Concernant l'asile, l'Europe ne se dirige pas vers un projet qui cherche à mettre les demandeurs dans les meilleures conditions pour établir leur demande. Au contraire, elle s'organise pour que les demandes d'asile soit examinée par les pays limitrophes, généralement nouvellement entrés dans l'Union donc plus fragile économiquement, politiquement et démocratiquement. Il a même été étudié à 2 reprises la possibilité de confier l'examen des demandes d'asile à des pays tiers comme la Libye ou le Maroc , qui sont loin d'être des démocraties exemplaires et qui pour certains n'ont même pas signer la convention de Genève !

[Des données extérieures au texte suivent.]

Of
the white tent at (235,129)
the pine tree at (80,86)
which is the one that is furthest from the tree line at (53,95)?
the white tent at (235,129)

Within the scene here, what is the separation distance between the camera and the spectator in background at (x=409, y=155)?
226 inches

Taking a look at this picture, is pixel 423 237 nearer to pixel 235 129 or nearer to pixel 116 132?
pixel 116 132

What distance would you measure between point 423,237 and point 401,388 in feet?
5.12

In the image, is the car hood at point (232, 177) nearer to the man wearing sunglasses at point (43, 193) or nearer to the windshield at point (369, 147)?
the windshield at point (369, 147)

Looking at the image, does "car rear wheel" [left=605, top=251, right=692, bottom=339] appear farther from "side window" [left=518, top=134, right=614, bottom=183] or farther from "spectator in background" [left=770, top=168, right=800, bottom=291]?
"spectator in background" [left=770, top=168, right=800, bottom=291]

Concernant l'immigration, force est de constater que les dispositions européennes ne cherchent pas à décupler les efforts communs en matière d'intégration, d'apprentissage de la langue, d'accès à l'emploi, de regroupement familial. Au contraire, la politique d'immigration vise essentiellement à contrôler les frontières et les populations et à maîtriser les flux migratoires selon la formule consacrée. Ainsi a été mise en place l'Agence Frontex qui met en commun des moyens policiers et militaires sophistiqués pour aider les Etats à protéger leurs frontières. En 2008, Frontex a été doté de 70 millions d'euros pour 2000 migrants interceptés, soit 35 000 € par migrant. Un chiffre a mettre en relation avec le résltat d'une étude allemande qui estime à 50 000 € l'apport d'un travailleur migrant en terme de contributions... En 2007, au moins 2500 personnes ont trouvé la mort à nos frontières. Voilà où l'Europe décide d'investir et de consacrer la ressource collective en matière d'immigration : dans le contrôle, l'enfermement et l'expulsion. Culturellement, le message est clair, celà incite les opinions publiques à considérer l'immigration comme l'ennemi extérieur au lieu de le considérer comme une richesse. Les pauvres sont assignés à résidence au risque d'accroitre les risques de conflits, de famine ou de catastrophe sanitaire (voir les émeutes de la faim).

III) LE COMBAT CULTUREL

Le combat à mener n'est pas celui des fins réglages d'une régulation par une hypothétique Europe sociale et politique. Il est ailleurs, il est plus profond, il est plus frontal. Il s'agit de la construction de la conscience collective, de la formation des esprits et des modes de pensée. Il s'agit de civilisation et de l'avenir de l'Humanité. Nous l'avons vu précédemment, nous sommes entre deux conceptions de l'Humanité, de son destin, de son Histoire et de son organisation. L'une pose comme principe originel la primauté à l'intérêt particulier le plus fort, l'Humanité s'organisant mécaniquement autour des forces principales en présence. Et l'autre dont le principe fondateur est la recherche de l'intérêt suprême de la multitude, l'étude de l'éthique qui permet la vie collective et la pratique de relations solidaires et fraternelles.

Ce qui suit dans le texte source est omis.